You need guile to fool a spider! |
Ecologists are nothing if not imaginative, using guile and
stealth to enable them to study their given subject. Take for example Arachnologists,
those folk who scientifically study spiders; they appear to be able to think
well “out of the box”!!
Luring web-building spiders out of their lairs in order to
identify and study them has never been an exact science; too much of a
vibration on the cobweb in an attempt to imitate a struggling fly and the
crafty spider will not be fooled. Too little on the other hand, might not even
wake the beast from its slumbers! No, it has to be just right – a fly-weight of
pressure to be precise.
In the past a favoured, cunning ploy was to use a tuning
fork, tapped and then placed gently onto the web.
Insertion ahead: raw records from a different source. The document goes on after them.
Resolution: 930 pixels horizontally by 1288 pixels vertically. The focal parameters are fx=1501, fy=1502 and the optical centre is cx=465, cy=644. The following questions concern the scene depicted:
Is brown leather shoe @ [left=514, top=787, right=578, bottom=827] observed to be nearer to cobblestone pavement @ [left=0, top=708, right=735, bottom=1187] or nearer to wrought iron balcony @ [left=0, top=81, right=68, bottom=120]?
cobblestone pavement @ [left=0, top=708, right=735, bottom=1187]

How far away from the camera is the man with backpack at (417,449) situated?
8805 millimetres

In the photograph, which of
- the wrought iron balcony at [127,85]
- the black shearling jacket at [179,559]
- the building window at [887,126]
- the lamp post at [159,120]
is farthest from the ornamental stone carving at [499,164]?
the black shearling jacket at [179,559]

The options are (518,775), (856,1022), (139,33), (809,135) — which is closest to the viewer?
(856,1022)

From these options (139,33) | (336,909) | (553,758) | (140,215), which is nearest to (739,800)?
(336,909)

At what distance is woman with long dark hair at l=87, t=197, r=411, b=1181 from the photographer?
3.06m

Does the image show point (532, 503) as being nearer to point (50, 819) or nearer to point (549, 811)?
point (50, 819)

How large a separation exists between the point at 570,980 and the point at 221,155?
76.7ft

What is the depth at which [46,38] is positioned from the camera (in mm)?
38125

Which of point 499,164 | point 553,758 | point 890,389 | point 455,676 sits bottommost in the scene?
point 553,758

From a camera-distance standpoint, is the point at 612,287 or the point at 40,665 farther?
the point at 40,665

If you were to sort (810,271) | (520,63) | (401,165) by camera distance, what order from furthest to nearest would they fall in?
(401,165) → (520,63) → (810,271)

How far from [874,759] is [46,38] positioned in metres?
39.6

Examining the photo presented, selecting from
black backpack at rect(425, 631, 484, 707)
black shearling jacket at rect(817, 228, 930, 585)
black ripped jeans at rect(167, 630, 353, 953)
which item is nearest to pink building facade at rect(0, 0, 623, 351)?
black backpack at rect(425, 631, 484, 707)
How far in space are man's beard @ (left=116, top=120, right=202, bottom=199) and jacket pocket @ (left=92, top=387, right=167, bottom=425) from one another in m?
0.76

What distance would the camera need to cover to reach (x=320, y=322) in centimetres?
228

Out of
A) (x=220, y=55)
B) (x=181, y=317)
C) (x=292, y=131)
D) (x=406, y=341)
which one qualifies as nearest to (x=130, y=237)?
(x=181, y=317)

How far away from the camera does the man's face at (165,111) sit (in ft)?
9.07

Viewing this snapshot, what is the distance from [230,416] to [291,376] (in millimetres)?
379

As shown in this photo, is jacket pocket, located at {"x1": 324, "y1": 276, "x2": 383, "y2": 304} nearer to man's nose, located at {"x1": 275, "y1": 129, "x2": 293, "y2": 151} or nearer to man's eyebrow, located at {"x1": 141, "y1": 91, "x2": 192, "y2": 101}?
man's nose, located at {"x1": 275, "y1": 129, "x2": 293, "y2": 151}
The only problem with this is
that it has to be “re-tapped” all the time, so fell a little short of ideal.
Then one day a clever spider-man called Greg Hitchcock was cleaning his teeth
with an electric toothbrush, when he had one of those “ping” moments. His
toothbrush...... vibrated! What is more,
he could charge it up and take it out into the countryside with him, as easy as
saying “incey wincey spider”!
So off he went to the local British Arachnological Society walk
in Devon, that he just happened to be leading, armed with his brand new precision
tool tucked away in his breast pocket. Before long the assembled spider
enthusiasts came across a large web, whereupon to everyone’s surprise Greg
produced his whirring electric toothbrush and applied it to the web to produce
a prolonged vibration, as only a true professional could. Almost immediately a
large Amaurobius (a big variety!) spider came hurtling out from its lacy silken
tunnel and pounced onto the vibrating brush, attacking it with real
aggression! Unbelievably, it set about the brush with such fervour that it
returned to its corner, probably in a rather disgruntled state, with a severed
bristle in its jaws!
So, should you happen across a chap wandering through the
countryside with no luggage save a toothbrush in his top pocket, think twice
before writing him off as a tramp, as he may well be an extremely distinguished Arachnologist!!